> EXERCISE PROMPT: Resume the forum discussion below about nurseries requiring a minimum number of weekly sessions, continuing from its final post.

> SELECTED TEXT:
'''

Unless things have changed my guess is that they want as many as possible to use 3 days, rather than 2 as it helps the child to settle, it helps continuity, and it is better for the staff as they get to know the children better. It is also easier for them to teach the children their routine if it is followed 3 days per week. That is what my sons old nursery said. However, they let me have two full days per week over a period, but it was a private nursery.

Twinklemegan · 22/05/2008 22:52

I think (hope!) we're talking about 3 half-day sessions here otherwise we'll really be scuppered! My son is less than 2 - he's just a baby. How can anyone say he should be in nursery for that long. And if that's the case, then DH might as well not bother working as we'll actually make a loss!

OP posts:
popmum · 22/05/2008 23:26

one near me said that too. i delicined the space.
have you looked at a childminder?

nappyaddict · 22/05/2008 23:40

surely they can't make you send them for 3? i only want ds to go to one or two to begin with. the preschool haven't said it's an issue. the only reason i can see that they might say no is if another child applied to go at the same time as your ds and wanted to go say mon, wed, fri and your ds was only going mon and wed they would prefer to pick her cos they will get more money and also our preschool only has 3 sessions a week so they might not want you to only do 2 cos they probably wouldn't fill a space for just 1 day a week.

DKMA · 22/05/2008 23:48

My DS's nursery have just introduced this policy (well - 2 half days min)and they have a 1 year waiting list so are by no means trying to fill up places.

I asked their advice when starting him and agreed to do 2 half days as they said that in their experience babies have a really hard time settling if they do any less per week - by the time they are next in - they have forgotten etc and it is heartbreaking for all concerned.

Instead of the 'how dare they tell me' attitude - have you actually thought that If you choose to put your baby into a good nursery than they might actually know what they are talking about? Plus have you concidered how your baby might settle if just attending one session a week? It makes sense to me

nappyaddict · 22/05/2008 23:51

but what if you pretty much know your child will settle well? i've never had a problem with ds not settling at places and I can't see it being an issue at pre-school. for him just one or two days will be fine.

'''

> MATERIAL:
'''

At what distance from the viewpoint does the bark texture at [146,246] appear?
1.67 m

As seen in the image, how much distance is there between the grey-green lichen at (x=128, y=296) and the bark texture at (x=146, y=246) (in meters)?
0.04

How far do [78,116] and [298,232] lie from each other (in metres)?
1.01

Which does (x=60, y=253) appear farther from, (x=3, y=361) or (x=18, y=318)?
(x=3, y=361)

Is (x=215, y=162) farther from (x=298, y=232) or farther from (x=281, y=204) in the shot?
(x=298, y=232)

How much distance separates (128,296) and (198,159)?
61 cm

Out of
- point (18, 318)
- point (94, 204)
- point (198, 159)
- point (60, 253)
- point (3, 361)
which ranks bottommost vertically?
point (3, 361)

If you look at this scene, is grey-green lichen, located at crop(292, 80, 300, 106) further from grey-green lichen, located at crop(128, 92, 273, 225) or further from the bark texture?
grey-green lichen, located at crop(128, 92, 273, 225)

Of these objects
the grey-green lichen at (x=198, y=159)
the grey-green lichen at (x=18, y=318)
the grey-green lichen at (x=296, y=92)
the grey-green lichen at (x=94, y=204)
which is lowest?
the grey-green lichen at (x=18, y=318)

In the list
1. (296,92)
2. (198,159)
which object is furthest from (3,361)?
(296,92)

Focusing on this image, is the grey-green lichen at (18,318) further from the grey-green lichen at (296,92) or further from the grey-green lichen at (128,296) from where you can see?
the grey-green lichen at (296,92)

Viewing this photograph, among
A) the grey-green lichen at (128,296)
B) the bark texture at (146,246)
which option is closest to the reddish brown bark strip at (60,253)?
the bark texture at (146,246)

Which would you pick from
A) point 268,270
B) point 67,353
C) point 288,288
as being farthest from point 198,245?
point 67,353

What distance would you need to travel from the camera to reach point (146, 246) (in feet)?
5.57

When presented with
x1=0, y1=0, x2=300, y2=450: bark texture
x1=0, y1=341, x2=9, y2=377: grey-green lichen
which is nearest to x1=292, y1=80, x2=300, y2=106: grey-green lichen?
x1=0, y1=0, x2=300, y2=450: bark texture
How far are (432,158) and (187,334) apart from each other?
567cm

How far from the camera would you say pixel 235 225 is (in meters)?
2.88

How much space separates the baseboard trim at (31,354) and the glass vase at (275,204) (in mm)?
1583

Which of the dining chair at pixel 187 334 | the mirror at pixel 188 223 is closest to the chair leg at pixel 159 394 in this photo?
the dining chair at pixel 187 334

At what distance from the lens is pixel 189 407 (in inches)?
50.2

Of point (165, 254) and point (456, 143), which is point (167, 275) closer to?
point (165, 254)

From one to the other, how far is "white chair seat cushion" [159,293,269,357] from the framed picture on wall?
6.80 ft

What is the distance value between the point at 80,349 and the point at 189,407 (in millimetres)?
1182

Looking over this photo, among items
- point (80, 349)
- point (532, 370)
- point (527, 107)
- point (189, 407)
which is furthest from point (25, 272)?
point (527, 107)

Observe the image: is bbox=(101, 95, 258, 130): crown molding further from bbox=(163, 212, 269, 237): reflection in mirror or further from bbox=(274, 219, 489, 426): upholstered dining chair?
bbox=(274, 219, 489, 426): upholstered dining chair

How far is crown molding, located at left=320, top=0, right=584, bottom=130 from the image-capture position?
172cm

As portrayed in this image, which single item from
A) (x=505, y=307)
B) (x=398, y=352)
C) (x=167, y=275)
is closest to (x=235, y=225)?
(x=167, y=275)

'''

> RESPONSE BELOW:
DKMA · 22/05/2008 23:53

I think pre school is a bit different - I thought this was about a baby? Am I getting the wrong end of the stick??

nappyaddict · 22/05/2008 23:56

sorry i was just referring to pre-school for us cos that's what ds is about to start and i know twinklemegans son is about the same age as my ds (a month or two younger i think)

Twinklemegan · 23/05/2008 00:06

Take your point DKMA - I was being a bit bolshy there . What I meant really was that this appears to have come from the Scottish Care Commission not the nursery and I feel it's a bit rich as it could prevent a parent from being able to take a small amount of part-time work.

I have looked into childminders. There is only one in my area with spaces, and she's still in the process of registering after a year off. Something is niggling me and I'm not that happy. Also she's more expensive than the nurseries and for that amount of money I'd rather my DS was getting more out of it. I get the impression that this childminder really just babysits the kids rather than there being any structured learning through play.

DH and I have since talked about it and we've decided that he will approach his employer about doing more hours, if needs be. Then we'll try to put DS into a good nursery for 1 full day and 1 half day. And I hope to God they're talking about 3 half-day sessions as there's no way I'm sending him for 3 full days a week.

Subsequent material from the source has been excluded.